[Entries on spatial positioning]
-- START --

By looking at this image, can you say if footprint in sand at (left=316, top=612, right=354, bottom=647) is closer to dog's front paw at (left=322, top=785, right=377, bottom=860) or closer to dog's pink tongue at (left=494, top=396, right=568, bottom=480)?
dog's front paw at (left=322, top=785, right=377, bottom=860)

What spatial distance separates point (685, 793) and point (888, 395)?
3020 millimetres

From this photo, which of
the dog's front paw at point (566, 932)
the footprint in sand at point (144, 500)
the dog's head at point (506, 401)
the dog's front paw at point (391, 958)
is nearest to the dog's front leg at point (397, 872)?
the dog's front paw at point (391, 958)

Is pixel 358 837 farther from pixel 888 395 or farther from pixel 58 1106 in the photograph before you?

-- END --

**AIM OF THE EXERCISE:**
Retype all of the material above, keeping every word, number and line break unchanged.

**TASK SOLUTION:**
By looking at this image, can you say if footprint in sand at (left=316, top=612, right=354, bottom=647) is closer to dog's front paw at (left=322, top=785, right=377, bottom=860) or closer to dog's pink tongue at (left=494, top=396, right=568, bottom=480)?
dog's front paw at (left=322, top=785, right=377, bottom=860)

What spatial distance separates point (685, 793) and point (888, 395)?
3020 millimetres

From this photo, which of
the dog's front paw at point (566, 932)
the footprint in sand at point (144, 500)
the dog's head at point (506, 401)
the dog's front paw at point (391, 958)
is nearest to the dog's front leg at point (397, 872)?
the dog's front paw at point (391, 958)

Is pixel 358 837 farther from pixel 888 395 or farther from pixel 58 1106 in the photograph before you?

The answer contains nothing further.